Survey reveals financial media reliance on Wikipedia

Eighty per cent of financial journalists use Wikipedia to research stories, while only a quarter of in-house financial services PR professionals have tried to amend their firm's entry.

Research: Eighty per cent of journalists rely on Wikipedia data
Research: Eighty per cent of journalists rely on Wikipedia data

The findings come from Broadgate Mainland's annual Digital Trends Survey, which this year quizzed 156 financial journalists and 83 in-house comms officers.

The survey revealed that although 75 per cent of journalists said they were sceptical about the accuracy of Wikipedia entries, four out of five admitted to using the site as part of their research.

Despite the power of the site, in-house comms professionals have been reluctant to change their brand's entries. Of those surveyed, just 12 per cent working in the financial services industry have successfully made changes to their firm's Wikipedia pages.

The findings follow high profile media revelations about Bell Pottinger and Portland editing clients' pages. The CIPR has subsequently issued guidance that its members should not edit pages of their companies or clients.

The way journalists engage with social media also appears to be changing, preferring to 'listen in' to conversations rather than engaging directly.

Forty-three per cent of journalists said they used Twitter to observe conversations and 38 per cent used it to research stories. Just 12 per cent of journalists used Twitter as a tool to chat, a huge fall from 47 per cent who said they did this in 2011.

### Stated problem A
According to the article on the Wikipedia survey, how many financial journalists did the Digital Trends Survey quiz this year?
### Stated problem B
Go on with the article on the Wikipedia survey, picking up right after its final sentence.

### Entries

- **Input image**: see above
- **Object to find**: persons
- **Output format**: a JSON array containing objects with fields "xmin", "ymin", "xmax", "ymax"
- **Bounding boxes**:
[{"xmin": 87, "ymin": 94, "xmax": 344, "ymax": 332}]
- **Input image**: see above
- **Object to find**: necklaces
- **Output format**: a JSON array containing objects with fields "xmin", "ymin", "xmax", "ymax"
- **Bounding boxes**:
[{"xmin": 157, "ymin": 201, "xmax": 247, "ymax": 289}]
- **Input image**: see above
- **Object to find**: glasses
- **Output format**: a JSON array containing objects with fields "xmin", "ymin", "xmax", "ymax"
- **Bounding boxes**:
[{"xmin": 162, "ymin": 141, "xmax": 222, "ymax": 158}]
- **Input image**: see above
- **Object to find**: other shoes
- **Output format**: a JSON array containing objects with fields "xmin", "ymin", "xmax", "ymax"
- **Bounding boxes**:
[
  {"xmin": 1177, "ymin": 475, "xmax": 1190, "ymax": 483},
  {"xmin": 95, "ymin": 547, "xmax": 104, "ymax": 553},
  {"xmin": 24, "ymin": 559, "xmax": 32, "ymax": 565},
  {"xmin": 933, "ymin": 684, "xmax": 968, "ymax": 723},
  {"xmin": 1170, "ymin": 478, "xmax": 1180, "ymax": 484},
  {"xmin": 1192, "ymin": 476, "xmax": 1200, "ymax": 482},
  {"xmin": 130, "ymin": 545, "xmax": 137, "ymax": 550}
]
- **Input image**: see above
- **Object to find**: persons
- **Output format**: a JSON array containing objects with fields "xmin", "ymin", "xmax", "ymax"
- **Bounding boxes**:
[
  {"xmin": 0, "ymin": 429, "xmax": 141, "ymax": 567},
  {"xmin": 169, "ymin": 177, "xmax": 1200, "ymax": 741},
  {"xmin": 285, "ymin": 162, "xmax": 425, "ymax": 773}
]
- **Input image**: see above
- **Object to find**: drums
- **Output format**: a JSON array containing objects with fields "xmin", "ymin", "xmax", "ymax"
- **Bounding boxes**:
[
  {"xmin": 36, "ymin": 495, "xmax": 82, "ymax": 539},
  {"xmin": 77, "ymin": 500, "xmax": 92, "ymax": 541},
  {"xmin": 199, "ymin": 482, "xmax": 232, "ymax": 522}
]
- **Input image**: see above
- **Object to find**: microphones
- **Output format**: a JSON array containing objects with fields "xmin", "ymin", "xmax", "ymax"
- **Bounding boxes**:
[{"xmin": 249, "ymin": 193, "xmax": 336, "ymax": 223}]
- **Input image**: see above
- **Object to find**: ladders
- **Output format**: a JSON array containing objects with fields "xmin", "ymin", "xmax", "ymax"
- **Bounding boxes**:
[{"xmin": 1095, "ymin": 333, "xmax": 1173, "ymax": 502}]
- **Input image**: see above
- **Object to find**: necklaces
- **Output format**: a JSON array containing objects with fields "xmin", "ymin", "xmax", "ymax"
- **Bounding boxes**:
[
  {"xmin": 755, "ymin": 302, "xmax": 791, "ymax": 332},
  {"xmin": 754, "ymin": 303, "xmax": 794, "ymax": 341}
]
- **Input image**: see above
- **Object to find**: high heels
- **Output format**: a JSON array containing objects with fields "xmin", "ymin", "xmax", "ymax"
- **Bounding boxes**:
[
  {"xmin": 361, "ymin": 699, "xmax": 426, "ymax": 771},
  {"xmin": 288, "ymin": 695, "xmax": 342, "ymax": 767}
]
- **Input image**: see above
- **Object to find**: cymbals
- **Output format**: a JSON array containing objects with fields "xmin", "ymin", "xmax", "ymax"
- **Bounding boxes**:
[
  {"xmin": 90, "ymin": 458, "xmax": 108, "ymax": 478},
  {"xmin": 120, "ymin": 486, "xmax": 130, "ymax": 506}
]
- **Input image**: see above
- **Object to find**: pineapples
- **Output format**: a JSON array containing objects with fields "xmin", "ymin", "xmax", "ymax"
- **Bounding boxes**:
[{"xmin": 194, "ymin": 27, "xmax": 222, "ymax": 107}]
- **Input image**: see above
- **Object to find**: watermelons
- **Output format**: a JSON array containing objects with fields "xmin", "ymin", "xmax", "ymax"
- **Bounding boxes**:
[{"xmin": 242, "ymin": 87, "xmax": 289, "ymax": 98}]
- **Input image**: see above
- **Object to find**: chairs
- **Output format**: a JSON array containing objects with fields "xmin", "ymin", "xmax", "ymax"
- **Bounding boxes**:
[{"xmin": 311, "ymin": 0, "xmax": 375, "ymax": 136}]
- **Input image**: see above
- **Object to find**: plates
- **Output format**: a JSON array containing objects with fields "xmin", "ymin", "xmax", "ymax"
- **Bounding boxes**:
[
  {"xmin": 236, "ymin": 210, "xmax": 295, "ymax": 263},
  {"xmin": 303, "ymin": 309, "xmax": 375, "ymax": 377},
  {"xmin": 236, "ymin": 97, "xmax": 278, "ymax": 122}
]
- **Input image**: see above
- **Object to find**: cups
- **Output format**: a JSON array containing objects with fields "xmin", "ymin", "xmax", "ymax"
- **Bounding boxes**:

### Exercise answer A
156 financial journalists.

### Exercise answer B
Sarah Evans-Toyne, executive director at Broadgate Mainland, said that journalists were increasingly aware of the importance of digital.

‘Over half of the journalists we surveyed recognised the importance of building a social media audience for their careers and the survey revealed two in 10 journalists now have their own personal websites,’ she noted.

Email was the universally preferred method of receiving pitches, with no interest at all in being pitched to via social media channels.

Natalie Kenway, deputy news editor, Wealth Management at Investment Week, one of the journalists surveyed, commented: 'At Investment Week the journalists are using Twitter more and more to interact with readers but I don’t think it will become the main point of contact and replace email/phone. It is useful if you are looking for a comment in a specialist area, using the hashtag #journorequest, but we aren’t checking it as regularly as we are our emails so pitches from PRs will get lost on Twitter.'

Click here to watch a PRWeek podcast about Broadgate Mainland's research, featuring Julian Knight, Independent on Sunday money and property editor, and Sarah Evans-Toyne, Broadgate Mainland executive director.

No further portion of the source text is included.